「殿下、わたくしの考えを申し述べても?」
顔色を伺うように上目で見詰める若者に、今まで宰相の座っていた椅子に座れと身振りで命じてマイクロトフは眉を顰めた。
「……いい加減に、そいつは置いたらどうだ?」
フリード・Yは木製の薬箱を抱えていた。手当てを済ませてキャビネットに戻そうとしていたのだが、そのあたりから始まった遣り取りに気を取られ、仕舞いそびれたのだ。
主人に劣らぬ生真面目な人物として城中に知られるフリード・Yだが、紅潮し、眼鏡の奥の瞳を動揺に瞬かせながら、赤子を抱くが如く木箱を胸に納める姿は珍妙以外の何物でもない。
自然、込み上げてくる笑いを隠そうとマイクロトフは顔を背けたが、物心付いた頃からの付き合いから生じた敏感には及ばなかった。フリード・Yは憮然と唸った。
「笑っていらっしゃれば良いんです、どうせわたくしの意見など聞いてくださる気はないのでしょう?」
「聞く気はあるが、受け入れる気はないな」
辛くも威厳を保った彼は、けれど真っ向から言い切った。しかし、フリード・Yも今度は退かない。宰相が消えた今しか乳兄弟の立場の利を使う機会はないと考えたのだ。

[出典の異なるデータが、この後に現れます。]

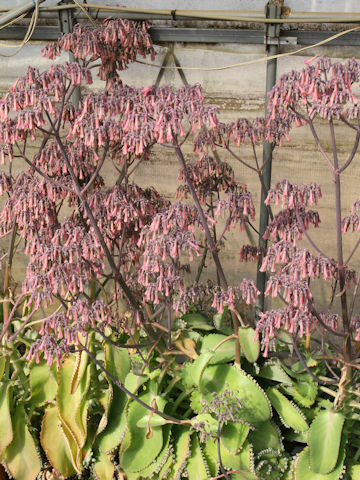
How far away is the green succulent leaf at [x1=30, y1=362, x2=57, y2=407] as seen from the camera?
331cm

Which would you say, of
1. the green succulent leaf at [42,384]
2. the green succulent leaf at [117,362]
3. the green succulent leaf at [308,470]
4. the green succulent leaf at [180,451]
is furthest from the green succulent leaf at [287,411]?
the green succulent leaf at [42,384]

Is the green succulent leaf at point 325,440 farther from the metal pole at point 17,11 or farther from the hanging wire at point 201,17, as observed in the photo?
the metal pole at point 17,11

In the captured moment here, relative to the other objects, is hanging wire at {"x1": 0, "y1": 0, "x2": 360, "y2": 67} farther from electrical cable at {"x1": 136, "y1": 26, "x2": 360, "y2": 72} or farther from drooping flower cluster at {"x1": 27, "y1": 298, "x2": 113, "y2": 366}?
drooping flower cluster at {"x1": 27, "y1": 298, "x2": 113, "y2": 366}

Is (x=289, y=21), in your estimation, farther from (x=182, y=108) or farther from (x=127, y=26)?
(x=182, y=108)

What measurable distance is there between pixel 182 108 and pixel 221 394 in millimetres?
1366

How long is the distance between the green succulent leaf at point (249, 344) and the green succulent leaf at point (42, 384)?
1065 mm

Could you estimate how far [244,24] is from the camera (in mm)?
3600

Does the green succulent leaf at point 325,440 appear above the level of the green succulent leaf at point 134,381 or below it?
below

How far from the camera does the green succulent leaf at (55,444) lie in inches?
123

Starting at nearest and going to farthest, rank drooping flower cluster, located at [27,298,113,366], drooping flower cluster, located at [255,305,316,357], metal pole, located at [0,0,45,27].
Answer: drooping flower cluster, located at [255,305,316,357]
drooping flower cluster, located at [27,298,113,366]
metal pole, located at [0,0,45,27]

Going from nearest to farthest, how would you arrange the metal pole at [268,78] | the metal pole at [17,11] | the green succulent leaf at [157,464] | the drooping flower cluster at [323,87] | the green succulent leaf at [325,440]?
the drooping flower cluster at [323,87] → the green succulent leaf at [325,440] → the green succulent leaf at [157,464] → the metal pole at [268,78] → the metal pole at [17,11]

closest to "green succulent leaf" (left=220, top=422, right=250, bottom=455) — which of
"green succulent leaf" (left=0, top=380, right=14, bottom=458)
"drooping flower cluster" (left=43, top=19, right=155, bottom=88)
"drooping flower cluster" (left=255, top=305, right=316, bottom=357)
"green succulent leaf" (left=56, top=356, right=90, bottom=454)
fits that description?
"drooping flower cluster" (left=255, top=305, right=316, bottom=357)

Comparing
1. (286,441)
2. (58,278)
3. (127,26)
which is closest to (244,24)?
(127,26)

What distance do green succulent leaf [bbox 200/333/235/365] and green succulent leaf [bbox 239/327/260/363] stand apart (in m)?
0.14
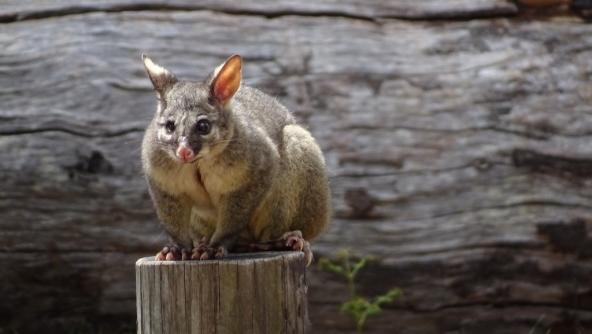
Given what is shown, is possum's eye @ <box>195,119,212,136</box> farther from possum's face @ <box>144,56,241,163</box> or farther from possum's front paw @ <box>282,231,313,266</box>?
possum's front paw @ <box>282,231,313,266</box>

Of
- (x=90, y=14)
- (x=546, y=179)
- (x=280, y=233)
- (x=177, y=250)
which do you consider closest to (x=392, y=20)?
(x=546, y=179)

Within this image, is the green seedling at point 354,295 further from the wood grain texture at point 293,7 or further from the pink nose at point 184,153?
the pink nose at point 184,153

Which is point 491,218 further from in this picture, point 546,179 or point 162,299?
point 162,299

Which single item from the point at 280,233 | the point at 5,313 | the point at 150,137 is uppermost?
the point at 150,137

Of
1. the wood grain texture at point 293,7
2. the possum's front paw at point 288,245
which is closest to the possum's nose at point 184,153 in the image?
the possum's front paw at point 288,245

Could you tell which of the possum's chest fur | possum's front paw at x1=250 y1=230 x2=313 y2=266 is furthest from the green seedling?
the possum's chest fur

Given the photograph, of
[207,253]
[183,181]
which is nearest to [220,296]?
[207,253]

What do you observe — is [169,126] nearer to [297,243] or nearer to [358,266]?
[297,243]

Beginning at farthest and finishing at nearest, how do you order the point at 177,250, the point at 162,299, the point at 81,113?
the point at 81,113
the point at 177,250
the point at 162,299

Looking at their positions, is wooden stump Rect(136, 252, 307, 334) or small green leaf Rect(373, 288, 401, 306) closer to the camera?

「わたくしが単に個人的な好悪の情だけで意見していると思っておられませんか? あの者、グランマイヤー様の目を欺く程度には礼儀を弁えているようですし、百歩譲って、わたくしを燃やそうとしたのにも目を瞑ります。しかしやはり、御側に置かれるのは賛成しかねます、殿下」
珍しいほど執拗に食い下がる従者を凝視する顔が曇る。軽く頷いて続きを促した。
「理由を聞こう」
フリード・Yは勢い込んだ。
「殿下も御覧になったでしょう、あの者が刺客を斬ってのけた姿を」
ああ、と腕を組んで背凭れに沈む。追い掛けるだけで精一杯だった一閃の鮮烈は脳裏に刻まれ、容易に取り出すことが出来た。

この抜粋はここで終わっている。